To nie „mrówki”, ale pseudokibicie zaatakowali wieczorem policjantów na drogowym przejściu granicznym z Ukrainą w Medyce – informuje reporter RMF FM Krzysztof Kot. Ze wstępnych ustaleń wynika, że byli przygotowani do bitwy. Mieli szaliki i chusty jednego z lokalnych klubów piłkarskich, a także przygotowane cegły, kamienie i butelki.

Policjanci nie mają wątpliwości, że pseudokibicie wykorzystali protest na granicy do bójki z funkcjonariuszami.
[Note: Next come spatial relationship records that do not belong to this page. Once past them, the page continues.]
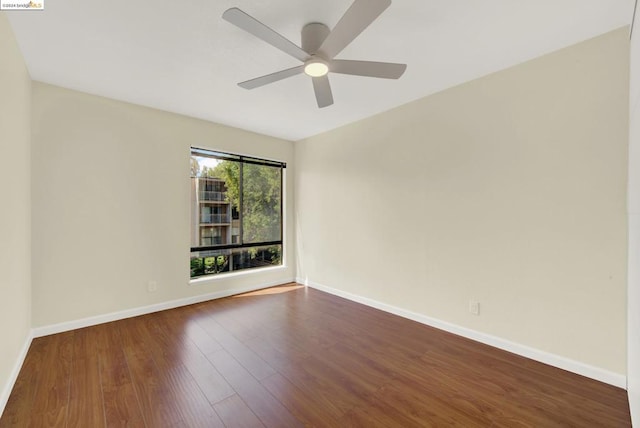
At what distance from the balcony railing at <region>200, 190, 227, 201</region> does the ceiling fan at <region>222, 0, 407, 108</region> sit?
2.11m

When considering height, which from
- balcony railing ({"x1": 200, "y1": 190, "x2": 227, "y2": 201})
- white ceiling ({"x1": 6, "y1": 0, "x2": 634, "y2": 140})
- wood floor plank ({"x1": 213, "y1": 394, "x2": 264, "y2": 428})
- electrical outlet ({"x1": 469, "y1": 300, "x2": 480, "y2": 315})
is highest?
white ceiling ({"x1": 6, "y1": 0, "x2": 634, "y2": 140})

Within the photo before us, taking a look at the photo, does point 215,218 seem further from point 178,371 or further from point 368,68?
point 368,68

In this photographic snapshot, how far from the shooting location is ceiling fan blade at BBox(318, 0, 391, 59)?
4.37 feet

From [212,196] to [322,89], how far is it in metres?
2.44

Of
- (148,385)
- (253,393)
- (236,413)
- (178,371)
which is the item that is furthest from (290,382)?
(148,385)

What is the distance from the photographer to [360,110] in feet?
10.9

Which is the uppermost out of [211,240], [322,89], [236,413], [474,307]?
[322,89]

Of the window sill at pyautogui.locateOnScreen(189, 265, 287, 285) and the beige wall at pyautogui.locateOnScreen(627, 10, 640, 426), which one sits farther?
the window sill at pyautogui.locateOnScreen(189, 265, 287, 285)

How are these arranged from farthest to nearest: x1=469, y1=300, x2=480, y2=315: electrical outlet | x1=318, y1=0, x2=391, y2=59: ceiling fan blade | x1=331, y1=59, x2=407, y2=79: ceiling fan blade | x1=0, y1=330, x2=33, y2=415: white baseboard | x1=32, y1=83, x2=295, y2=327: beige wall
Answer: x1=32, y1=83, x2=295, y2=327: beige wall
x1=469, y1=300, x2=480, y2=315: electrical outlet
x1=331, y1=59, x2=407, y2=79: ceiling fan blade
x1=0, y1=330, x2=33, y2=415: white baseboard
x1=318, y1=0, x2=391, y2=59: ceiling fan blade

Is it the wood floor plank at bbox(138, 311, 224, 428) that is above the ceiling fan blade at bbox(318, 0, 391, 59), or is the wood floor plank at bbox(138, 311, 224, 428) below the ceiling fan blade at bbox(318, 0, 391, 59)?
below

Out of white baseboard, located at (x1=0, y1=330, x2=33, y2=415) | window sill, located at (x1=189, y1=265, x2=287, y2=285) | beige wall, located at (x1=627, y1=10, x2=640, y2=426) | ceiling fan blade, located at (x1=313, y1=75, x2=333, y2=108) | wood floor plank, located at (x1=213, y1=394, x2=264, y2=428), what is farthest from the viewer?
window sill, located at (x1=189, y1=265, x2=287, y2=285)

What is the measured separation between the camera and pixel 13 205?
1.92m

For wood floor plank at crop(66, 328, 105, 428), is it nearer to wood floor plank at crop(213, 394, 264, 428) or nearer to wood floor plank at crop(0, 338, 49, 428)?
wood floor plank at crop(0, 338, 49, 428)

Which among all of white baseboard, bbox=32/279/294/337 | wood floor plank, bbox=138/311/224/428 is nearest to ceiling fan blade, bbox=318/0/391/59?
wood floor plank, bbox=138/311/224/428
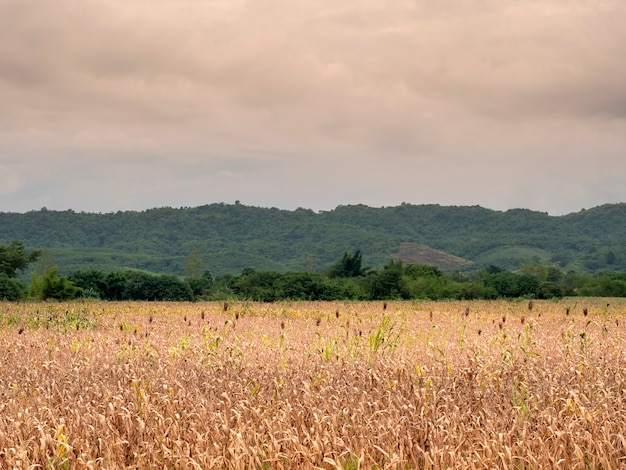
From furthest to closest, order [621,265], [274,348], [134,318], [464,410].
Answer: [621,265] → [134,318] → [274,348] → [464,410]

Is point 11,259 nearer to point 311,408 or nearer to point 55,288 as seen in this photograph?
point 55,288

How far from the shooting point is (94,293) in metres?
56.0

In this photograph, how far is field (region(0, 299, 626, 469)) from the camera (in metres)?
8.09

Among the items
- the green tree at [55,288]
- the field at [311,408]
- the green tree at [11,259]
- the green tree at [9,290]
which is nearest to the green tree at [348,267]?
the green tree at [9,290]

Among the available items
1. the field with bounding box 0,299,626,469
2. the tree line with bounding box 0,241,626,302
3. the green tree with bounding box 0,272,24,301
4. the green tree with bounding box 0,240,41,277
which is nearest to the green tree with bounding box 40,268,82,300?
the tree line with bounding box 0,241,626,302

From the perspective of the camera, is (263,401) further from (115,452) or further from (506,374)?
(506,374)

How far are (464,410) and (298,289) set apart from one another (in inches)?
1891

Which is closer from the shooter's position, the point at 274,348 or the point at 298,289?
the point at 274,348

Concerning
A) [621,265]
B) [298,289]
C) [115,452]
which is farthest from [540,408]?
[621,265]

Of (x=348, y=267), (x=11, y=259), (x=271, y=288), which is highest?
(x=348, y=267)

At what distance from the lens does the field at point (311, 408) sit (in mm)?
8094

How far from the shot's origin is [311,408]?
973 centimetres

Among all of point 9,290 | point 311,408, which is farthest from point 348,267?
point 311,408

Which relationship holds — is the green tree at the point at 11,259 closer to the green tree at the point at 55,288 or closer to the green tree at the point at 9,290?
the green tree at the point at 9,290
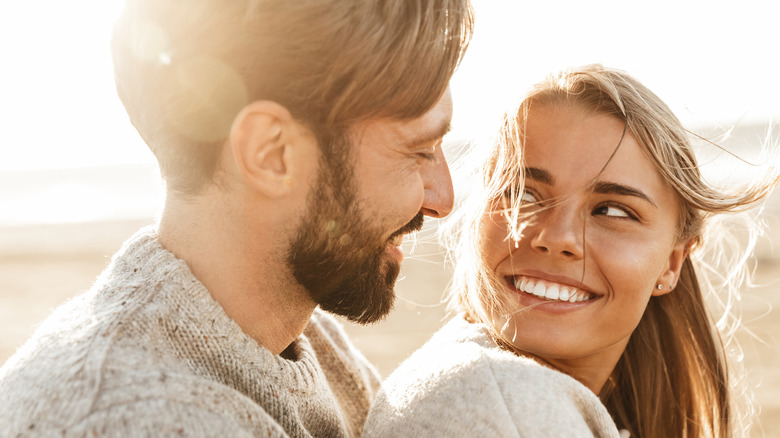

Jak powiedział dziennikarzowi RMF FM rzecznik przemyskiej policji, chuligani w pewnym momencie twarze zasłonili klubowymi i chustami.

Funkcjonariusze zatrzymali pięciu „fanów futbolu”. Mężczyźni spędzili noc w policyjnym areszcie. Trzech z nich cały czas trzeźwieje. W organizmie 31-latka stwierdzono prawie 3 promile alkoholu. Zatrzymanym zostaną postawione zarzuty znieważenia i czynnej napaści na policjantów. Za to może im grozić nawet do 10 lat więzienia.

Około 30 policjantów cały czas patroluje okolice przejścia. Gdyby znów doszło do zablokowania odpraw samochodów, będą interweniować adekwatnie do sytuacji.

Wtorkowa interwencja policji na przejściu w Medyce była już drugą tego rodzaju w ostatnich dniach. Podobnie było w poniedziałek, gdy kilkaset osób zablokowało przejście dla pieszych w ten sposób, że nie można było przekroczyć granicy. Później protestujący zablokowali także i przejście drogowe. Udrożniono je dopiero po interwencji policji. Wtedy też zatrzymano kilkanaście najbardziej agresywnych osób.

„Mrówki”, czyli osoby, które żyją z drobnego handlu, protestują przeciwko zmianom przepisów celnych. Od poniedziałku można bowiem przenosić przez granicę tylko dwie paczki papierosów.